**EXERCISE REQUIREMENTS:**
**1.** In the blog posts about parked bikes, rewrite the paragraph that begins "Royce-Union started in England" as a short bulleted list that keeps its main facts.
**2.** Answer these questions from the blog posts about parked bikes, one answer per line, marked the same way:
(a) To what dates have the organizers rescheduled the Tour de France?
(b) Under the elevated tracks on which street is the unusual bike locked?
(c) On which street has the Royce Union three-speed been parked?
**3.** Write the next part of the blog posts about parked bikes, picking up after the final sentence about the Royce-Union timeline.

**SOURCE EXTRACT:**
Showing posts with label bikes parked in New York City. Show all posts
Showing posts with label bikes parked in New York City. Show all posts

29 April 2020

The Only Tour We'll See?

I saw the Tour de France today.

If you thought that was a cheap trick to get your attention, well, maybe it was.  The Tour normally doesn't begin until early July, a little more than two months from now.  Its organizers say that it's been rescheduled to begin on 29 August and run until 20 September.  Given how many other races and other sporting events--not to mention concerts, festivals and other gatherings--have been canceled altogether for this year, it wouldn't surprise me if this year's edition of the race meets a similar fate.

But, I tell you, I really saw the Tour today:

OK, it wasn't the race.  For that matter, it's not like any bike that would be ridden in one of the world's major competitions.  It seems rather like any number of other basic hybrid bikes one can buy:  probably not terrible, but not fantastic either.  Not bad looking, though.

Oh well.  It might be the only Tour de France we see this year.

14 August 2019

How Did It Get Here?

Now I'm going to subject you to another "look at what I found parked on the street" post.

I've seen this bike a few times before, locked to a post underneath the elevated tracks on 31st Street.  It's a spot I pass often, as it's right by Parisi bakery, a Dollar Tree store and a pub whose name I can't remember because I never go to it.

In my neighborhood, Astoria, you can see a greater variety of bikes than in most other New York City communities.  Even so, this one is unusual:  It's more like bikes I saw in Cambodia and Laos than anything I've found here.

First of all, that top tube has to be one of the thinnest I've ever seen.

And that internally-expanding rear hub brake is something, I believe, that has never been standard equipment on any bike made in, or exported to, the US.  I've seen brakes like it on a few older bikes in Europe, but not in the US.

I'm guessing that someone brought that bike with him or her from Southeast Asia or Europe.  

16 March 2019

Does This Bike Need An RU Screw?

When you ride your bike to work every day, certain sights become familiar.  Sometimes, though, they're not the ones you anticipate.

If you live in a city, you probably see bikes parked in the same places every day.  Some leave in the morning, on commutes to work or school.  But others remain in the same spot and start to look like street fixtures.

This Royce Union three-speed has been parked on East 139th Street for three years, maybe more.  I say two years because that's when I started riding along a route that includes the block on which the bike is parked.

The bike is from the mid-60s or thereabouts.  I know that because I had a bike just like it--actually, the diamond frame, a.k.a. male, version.  Also, mine was black and white.  It was lovely but, oh, I would have loved the color of this one. (That tells you something about the kind of kid I was!)

Royce-Union started in England early in the 20th Century.  Later, they started to manufacture bikes in the Netherlands and, by the 1960s, Japan.   Later they would make their wares in Taiwan.  I'm guessing that by now, their stuff is coming out of China or possibly Malaysia.  You can more or less trace the geographical history of bicycle manufacture from the company's timeline!

Box-labeled dataset extracts:
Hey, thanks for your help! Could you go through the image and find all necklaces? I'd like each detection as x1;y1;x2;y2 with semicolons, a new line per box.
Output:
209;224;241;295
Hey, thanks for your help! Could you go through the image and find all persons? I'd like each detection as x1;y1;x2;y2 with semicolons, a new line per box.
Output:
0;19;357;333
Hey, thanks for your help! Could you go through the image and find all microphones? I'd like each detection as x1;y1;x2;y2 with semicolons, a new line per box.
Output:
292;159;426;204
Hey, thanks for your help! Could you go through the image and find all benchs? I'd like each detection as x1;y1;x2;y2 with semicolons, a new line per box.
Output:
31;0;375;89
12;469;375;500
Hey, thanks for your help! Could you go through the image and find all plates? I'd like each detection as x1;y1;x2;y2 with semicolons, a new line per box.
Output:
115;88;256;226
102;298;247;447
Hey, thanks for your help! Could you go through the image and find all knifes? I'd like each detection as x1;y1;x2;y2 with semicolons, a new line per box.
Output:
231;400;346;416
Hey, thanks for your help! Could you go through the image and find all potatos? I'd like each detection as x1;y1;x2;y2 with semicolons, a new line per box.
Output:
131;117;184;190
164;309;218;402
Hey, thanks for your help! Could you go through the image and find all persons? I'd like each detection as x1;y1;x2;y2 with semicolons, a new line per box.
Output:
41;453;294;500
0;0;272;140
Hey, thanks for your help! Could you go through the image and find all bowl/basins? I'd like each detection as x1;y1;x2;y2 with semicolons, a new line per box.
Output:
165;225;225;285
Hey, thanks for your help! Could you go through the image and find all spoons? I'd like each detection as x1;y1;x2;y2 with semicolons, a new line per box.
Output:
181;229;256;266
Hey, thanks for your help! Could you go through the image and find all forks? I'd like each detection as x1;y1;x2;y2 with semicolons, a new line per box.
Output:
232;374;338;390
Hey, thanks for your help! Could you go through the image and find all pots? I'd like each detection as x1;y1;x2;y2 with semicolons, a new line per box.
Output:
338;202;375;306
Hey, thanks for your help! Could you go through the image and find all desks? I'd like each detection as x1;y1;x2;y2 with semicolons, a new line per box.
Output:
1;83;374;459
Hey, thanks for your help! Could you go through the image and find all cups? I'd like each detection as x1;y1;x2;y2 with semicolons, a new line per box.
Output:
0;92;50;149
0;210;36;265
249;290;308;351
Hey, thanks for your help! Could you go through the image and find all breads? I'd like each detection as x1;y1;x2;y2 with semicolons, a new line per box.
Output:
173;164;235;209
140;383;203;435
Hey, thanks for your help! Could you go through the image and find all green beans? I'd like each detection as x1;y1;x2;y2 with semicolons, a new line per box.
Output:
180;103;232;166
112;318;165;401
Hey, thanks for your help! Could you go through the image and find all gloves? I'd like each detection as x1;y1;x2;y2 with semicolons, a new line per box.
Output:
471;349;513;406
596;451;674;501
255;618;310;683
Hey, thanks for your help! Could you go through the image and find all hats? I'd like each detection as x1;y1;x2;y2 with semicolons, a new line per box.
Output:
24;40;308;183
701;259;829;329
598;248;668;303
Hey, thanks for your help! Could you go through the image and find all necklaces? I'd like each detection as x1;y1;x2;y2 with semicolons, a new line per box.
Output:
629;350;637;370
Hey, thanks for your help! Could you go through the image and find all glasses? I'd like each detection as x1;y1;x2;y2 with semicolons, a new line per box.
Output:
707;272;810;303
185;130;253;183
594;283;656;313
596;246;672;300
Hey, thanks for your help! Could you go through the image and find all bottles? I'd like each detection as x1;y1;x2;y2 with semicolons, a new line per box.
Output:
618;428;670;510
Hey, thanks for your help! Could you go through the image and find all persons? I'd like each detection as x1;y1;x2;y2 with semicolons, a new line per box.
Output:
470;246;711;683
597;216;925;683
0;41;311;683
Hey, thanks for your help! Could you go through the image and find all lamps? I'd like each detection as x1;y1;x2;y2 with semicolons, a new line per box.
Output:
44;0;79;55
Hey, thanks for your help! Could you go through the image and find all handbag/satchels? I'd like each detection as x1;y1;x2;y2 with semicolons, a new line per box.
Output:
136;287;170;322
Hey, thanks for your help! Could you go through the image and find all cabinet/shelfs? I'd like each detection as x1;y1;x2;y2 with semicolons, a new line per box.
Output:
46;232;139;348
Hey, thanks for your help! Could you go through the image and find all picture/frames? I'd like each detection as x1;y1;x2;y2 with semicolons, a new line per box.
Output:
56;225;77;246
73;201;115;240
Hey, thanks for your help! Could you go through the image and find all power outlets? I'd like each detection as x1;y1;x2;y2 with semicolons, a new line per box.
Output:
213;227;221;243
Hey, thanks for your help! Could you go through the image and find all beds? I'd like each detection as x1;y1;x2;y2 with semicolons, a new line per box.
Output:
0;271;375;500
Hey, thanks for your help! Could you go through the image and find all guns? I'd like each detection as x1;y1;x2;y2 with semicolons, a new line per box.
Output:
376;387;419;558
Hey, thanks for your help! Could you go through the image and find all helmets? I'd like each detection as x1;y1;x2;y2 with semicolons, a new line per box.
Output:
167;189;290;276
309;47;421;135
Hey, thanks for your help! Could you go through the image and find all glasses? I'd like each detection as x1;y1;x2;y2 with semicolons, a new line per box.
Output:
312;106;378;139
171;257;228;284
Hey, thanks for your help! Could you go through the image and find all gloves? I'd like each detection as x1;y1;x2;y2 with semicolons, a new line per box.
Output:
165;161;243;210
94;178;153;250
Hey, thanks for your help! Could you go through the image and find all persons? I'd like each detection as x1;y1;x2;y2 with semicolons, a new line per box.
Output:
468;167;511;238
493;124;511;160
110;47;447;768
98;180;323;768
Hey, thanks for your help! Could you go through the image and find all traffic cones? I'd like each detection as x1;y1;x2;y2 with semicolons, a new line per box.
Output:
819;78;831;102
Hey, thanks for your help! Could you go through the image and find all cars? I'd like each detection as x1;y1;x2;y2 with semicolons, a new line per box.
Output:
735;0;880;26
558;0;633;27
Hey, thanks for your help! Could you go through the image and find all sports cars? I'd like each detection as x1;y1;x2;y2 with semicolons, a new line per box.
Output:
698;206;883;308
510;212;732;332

**ANSWERS FOR THE EXERCISE:**
**1.**
- Royce-Union began in England early in the 20th century.
- It later built bikes in the Netherlands and, by the 1960s, in Japan.
- After that, it made them in Taiwan.
- The writer guesses its bikes now come from China or possibly Malaysia.
- The company's timeline roughly traces the geographic history of bicycle manufacturing.

**2.**
(a) 29 August to 20 September
(b) 31st Street
(c) East 139th Street

**3.**
Not surprisingly, those '60's bikes--like the one in the photos and the one I had so many years ago--were imitations of English three-speed .  Whatever market existed for adult wheels in those pre-Bike Boom days was filled mainly by so-called "English Racers" from Raleigh, Dunelt and other British manufacturers and, to a lesser degree, similar bikes from Continental makers and Schwinn.

One detail of this bike I just love is the white saddle bag.  My bike had a bag just like it, in black.  The saddle was also like the one I see parked in the Bronx, but in black.

I also had to chuckle at the "RU" on the bag and saddle.  I attended Rutgers University many years ago.  Of course, many items pertaining to the school are emblazoned "RU", though in a very different style and color.  I couldn't help but to wonder, though, whether the Royce Union had any non-standardized parts.  In a way, I hope it doesn't, because I'd love to hear someone go into a bike shop and ask for an "RU Screw."

(You have to have gone to Rutgers to fully appreciate that one!)

13 July 2017

Bikes From The Night The Lights Went Out

I took Tosca, my Mercian fixed gear, out for a spin this morning. My plan was to finish before the worst of the heat and humidity we would experience this afternoon.  I succeeded at that, and at avoiding the downpour that would end them.

My ride took me through, among other places, the non-hipster parts of Williamsburg, Brooklyn.  Believe it or not, they still exist, mainly south of the Williamsburg Bridge and east of Bedford Avenue.  They are, in some ways, time-capsules of what this city was like, say, 40 years ago.

On this date in 1977, one of the most infamous blackouts in history darkened New York City.  Brooklyn's Broadway, which cuts through the borough from the East River to East New York, incurred some of the most serious looting and arson that night in a city that was already suffering from a reputation for anarchy.  

At that time, all of Williamsburg--and much of the rest of this city--bore more resemblance to  today's South and East Williamsburg than it does to the nightlife capital to its north and west.  Hipster-equivalents of that time never would have ventured into such a place:  In fact, about the only young white people to be found were those who were born and raised there and hadn't gone to college, joined the military or gotten out in some other way.   And, perhaps, a few punk-rockers and anti-establishment artists, who are practically the antithesis of hipsters.

You see, in the year Howard Cosell supposedly exclaimed, "The Bronx is Burning!", most residents of neighborhoods like Williamsburg were poor or blue-collar.   If they were white (usually Italian, German or Irish) they weren't young.  Those who were young, or even middle-aged, were likely to be Puerto Rican, Black or Hasidic Jews--like the folks who live in the non-hipster enclaves today.

I saw them on the streets today: the kids running and doing the kinds of things kids do everywhere when school's out.  Their mothers were never more than a few steps away, propped against poles or fences or sitting on stoops in front of the houses.  

Even with the hipsters nowhere to be seen, I saw plenty of bikes.  Some were being ridden, mainly by folks like me who were pedaling through the neighborhood.  Others were chained to parking meters, signposts and other immovable objects.  Ironically, they might have been new--or, at least, not more than a few years old--during the days to which I've alluded, but I probably would not have seen them because, in those days, there were relatively few cyclists in this city, and almost none in neighborhoods like the ones I've mentioned.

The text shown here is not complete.